Solitaire bijen leven meestal maar een paar weken, de nakomelingen overwinteren soms als larve, soms als pop
en soms als imago.
Wilde bijen hebben vaak een heel speciale relatie met hun biotoop. Soms zijn ze voor hun voedsel (nectar en
stuifmeel) geheel afhankelijk van één soort plant. Dit wordt monofaag genoemd, en een voorbeeld is de
slobkousbij die alleen op de grote wederik (Lysimachia vulgaris) leeft. Ook zijn er soorten die uitsluitend in
zanderige bodem nestelen zoals de schorzijdebij. De actieradius, het gebied waarbinnen een bij voedsel zoekt, is
niet erg groot en mede afhankelijk van de grootte van de bij. Honingbijen en hommels vliegen op meerdere
soorten planten, polyfaag genoemd, en zijn dus minder afhankelijk van het biotoop. Een honingbij kan wel 3
kilometer van haar kolonie een voedselplant (drachtplant) vinden. Wilde bijen vliegen vaak op planten waar
honingbijen 'hun neus voor ophalen'. Het vervoer van het stuifmeel, eiwitrijk voedsel voor de larven, gebeurt ook
per soort verschillend. Enkele soorten hebben zogenaamde korfjes aan hun achterpoten, anderen zoals
metselbijen hebben lange haren aan hun buik, buikschuier genoemd, waartussen de stuifmeelpollen goed blijven
zitten. Sommige soorten wilde bijen verzamelen het in hun speciaal daarvoor ontworpen krop, een verbreding van
het spijsverteringskanaal.
De solitaire bij verdwijnt om verschillende redenen:



Sierbloemen produceren minder nectar, het voedsel van de bij.
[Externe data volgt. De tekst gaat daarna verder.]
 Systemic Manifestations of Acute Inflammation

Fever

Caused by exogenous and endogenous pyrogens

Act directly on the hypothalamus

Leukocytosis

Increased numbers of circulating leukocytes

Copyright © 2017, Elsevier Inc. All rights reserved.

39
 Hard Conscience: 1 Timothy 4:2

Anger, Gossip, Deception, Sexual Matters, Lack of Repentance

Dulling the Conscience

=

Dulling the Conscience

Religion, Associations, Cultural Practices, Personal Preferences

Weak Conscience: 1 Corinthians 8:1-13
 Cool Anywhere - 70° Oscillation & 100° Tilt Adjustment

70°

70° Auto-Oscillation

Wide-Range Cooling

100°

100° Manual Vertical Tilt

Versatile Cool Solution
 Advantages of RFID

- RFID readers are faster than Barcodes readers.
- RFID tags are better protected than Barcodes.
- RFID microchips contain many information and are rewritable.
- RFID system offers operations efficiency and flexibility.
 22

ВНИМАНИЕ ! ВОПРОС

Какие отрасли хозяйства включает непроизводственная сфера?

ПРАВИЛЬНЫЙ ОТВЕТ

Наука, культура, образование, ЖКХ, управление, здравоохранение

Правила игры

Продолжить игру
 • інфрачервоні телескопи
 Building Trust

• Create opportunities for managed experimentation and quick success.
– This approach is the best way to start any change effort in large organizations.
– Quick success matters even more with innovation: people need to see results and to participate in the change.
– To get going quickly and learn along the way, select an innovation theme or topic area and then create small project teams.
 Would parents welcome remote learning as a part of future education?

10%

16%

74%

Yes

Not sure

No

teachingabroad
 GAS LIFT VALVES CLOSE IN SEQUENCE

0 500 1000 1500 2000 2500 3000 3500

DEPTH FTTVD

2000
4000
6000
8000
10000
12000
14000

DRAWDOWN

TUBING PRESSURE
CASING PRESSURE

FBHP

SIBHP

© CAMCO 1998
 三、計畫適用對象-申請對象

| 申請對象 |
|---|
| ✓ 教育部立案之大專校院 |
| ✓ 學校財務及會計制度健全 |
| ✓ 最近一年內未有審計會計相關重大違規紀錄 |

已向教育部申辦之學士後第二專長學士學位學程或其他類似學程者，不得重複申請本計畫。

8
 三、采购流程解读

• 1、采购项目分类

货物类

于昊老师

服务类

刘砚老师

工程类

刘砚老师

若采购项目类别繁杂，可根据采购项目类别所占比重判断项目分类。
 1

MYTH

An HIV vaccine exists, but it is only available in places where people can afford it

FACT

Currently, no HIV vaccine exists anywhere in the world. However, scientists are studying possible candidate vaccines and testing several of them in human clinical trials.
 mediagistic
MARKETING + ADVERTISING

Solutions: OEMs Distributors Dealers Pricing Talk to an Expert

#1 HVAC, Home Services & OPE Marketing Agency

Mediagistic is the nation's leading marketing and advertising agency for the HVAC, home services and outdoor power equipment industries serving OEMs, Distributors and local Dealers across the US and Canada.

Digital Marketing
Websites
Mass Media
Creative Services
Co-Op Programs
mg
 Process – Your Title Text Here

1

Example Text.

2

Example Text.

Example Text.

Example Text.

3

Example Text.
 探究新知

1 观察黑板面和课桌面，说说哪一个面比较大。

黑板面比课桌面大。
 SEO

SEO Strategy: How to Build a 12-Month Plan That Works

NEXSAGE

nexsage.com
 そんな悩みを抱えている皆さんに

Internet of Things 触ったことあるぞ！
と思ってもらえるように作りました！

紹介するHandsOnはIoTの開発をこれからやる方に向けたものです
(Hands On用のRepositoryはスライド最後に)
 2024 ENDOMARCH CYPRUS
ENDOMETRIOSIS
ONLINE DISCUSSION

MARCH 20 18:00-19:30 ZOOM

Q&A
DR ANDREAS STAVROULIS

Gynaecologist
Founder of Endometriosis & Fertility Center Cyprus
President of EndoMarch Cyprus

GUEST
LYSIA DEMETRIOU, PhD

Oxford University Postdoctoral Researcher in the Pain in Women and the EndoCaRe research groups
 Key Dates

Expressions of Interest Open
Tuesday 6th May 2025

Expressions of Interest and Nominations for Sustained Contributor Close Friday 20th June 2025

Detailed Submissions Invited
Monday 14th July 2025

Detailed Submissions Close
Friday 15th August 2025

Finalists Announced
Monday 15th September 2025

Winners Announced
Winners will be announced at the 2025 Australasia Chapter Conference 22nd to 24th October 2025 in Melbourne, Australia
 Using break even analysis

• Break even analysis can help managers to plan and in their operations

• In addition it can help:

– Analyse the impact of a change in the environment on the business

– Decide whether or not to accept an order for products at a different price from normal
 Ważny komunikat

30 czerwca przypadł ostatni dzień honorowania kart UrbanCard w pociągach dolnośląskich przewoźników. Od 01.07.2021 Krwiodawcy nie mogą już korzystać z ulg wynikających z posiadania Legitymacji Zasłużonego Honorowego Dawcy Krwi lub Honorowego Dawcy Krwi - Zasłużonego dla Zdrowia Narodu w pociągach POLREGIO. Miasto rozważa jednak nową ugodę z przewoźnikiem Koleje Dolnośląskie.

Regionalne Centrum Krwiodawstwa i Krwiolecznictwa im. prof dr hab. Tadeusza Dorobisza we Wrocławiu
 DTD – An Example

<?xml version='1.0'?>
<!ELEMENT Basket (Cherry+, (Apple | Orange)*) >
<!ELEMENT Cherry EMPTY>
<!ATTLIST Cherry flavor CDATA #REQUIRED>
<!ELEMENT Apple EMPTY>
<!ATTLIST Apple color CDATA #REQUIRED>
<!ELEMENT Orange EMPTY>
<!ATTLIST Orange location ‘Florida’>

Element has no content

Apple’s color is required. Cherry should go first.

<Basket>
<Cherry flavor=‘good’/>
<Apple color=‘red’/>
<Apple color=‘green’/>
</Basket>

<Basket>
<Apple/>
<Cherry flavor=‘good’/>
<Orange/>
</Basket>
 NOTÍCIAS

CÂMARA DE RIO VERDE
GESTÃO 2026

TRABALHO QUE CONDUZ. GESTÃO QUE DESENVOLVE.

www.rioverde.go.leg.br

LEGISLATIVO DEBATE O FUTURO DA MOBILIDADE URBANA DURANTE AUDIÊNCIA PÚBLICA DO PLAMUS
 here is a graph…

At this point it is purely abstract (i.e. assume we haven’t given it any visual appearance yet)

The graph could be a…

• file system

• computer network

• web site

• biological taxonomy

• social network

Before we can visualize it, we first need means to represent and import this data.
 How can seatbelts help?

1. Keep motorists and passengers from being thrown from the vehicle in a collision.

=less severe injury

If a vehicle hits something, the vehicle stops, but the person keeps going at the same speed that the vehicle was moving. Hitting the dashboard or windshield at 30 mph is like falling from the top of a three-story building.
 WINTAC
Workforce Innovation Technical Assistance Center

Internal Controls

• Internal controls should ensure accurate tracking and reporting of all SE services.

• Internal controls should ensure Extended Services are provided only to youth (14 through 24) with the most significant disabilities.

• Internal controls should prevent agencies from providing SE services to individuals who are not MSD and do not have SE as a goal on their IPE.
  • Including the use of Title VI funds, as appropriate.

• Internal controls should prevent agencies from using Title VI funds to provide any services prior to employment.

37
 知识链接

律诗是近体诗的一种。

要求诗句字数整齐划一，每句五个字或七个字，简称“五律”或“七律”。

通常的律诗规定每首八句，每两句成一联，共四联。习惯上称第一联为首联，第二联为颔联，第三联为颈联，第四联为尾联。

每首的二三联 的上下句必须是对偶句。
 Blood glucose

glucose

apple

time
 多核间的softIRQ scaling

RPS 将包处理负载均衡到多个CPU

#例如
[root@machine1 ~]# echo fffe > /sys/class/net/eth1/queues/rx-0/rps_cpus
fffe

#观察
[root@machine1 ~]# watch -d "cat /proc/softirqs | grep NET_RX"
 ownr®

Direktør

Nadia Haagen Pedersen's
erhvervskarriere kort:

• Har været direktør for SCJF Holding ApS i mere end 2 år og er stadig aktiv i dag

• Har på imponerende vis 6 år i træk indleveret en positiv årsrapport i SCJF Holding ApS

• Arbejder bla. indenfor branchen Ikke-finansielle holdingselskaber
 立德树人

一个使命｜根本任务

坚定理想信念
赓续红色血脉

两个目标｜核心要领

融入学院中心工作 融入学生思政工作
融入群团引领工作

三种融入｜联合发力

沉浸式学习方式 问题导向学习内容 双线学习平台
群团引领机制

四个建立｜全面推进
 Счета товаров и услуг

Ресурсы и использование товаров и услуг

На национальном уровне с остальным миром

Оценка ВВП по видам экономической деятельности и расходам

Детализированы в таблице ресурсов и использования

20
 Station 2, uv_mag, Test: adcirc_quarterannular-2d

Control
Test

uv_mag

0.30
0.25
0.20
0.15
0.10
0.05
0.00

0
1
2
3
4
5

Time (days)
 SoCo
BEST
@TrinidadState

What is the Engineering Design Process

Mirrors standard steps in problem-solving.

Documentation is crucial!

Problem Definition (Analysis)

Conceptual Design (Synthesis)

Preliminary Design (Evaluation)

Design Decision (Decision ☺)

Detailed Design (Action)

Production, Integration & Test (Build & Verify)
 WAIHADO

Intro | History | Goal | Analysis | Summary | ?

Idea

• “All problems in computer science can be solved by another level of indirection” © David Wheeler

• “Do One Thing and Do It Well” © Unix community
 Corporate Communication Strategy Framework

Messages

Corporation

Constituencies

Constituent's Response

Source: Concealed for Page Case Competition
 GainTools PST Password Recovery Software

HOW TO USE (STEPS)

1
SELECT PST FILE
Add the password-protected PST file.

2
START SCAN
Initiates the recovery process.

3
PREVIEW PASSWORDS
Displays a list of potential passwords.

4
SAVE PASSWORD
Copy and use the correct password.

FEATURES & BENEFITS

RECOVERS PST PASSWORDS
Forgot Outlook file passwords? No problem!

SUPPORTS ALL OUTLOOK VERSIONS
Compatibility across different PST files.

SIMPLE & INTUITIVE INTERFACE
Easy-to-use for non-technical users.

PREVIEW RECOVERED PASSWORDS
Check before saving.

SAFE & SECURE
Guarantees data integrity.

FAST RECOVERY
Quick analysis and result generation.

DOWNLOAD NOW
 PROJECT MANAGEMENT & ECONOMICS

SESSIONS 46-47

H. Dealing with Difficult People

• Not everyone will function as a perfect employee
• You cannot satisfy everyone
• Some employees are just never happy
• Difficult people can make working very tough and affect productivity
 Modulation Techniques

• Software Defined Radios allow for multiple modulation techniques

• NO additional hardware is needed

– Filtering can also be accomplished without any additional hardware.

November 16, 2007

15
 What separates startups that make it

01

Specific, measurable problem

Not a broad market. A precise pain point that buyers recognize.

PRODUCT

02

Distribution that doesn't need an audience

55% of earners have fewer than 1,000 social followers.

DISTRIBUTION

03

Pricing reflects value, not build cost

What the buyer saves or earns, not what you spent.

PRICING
Ze vinden steeds minder plekjes om te wonen, vinden door de monotome plattelandsgebieden ook
minder voedselaanbod.
Ook pesticiden als de neonicotinoïden spelen een grote rol bij het verdwijnen van wilde bijen en andere
insecten als vlinders en zweefvliegen.
Het verdwijnen van de bij heeft fatale gevolgen, want ze zijn essentieel voor de bestuiving van bloemen en
fruitbomen, daarom kunt u helpen de bij te beschermen.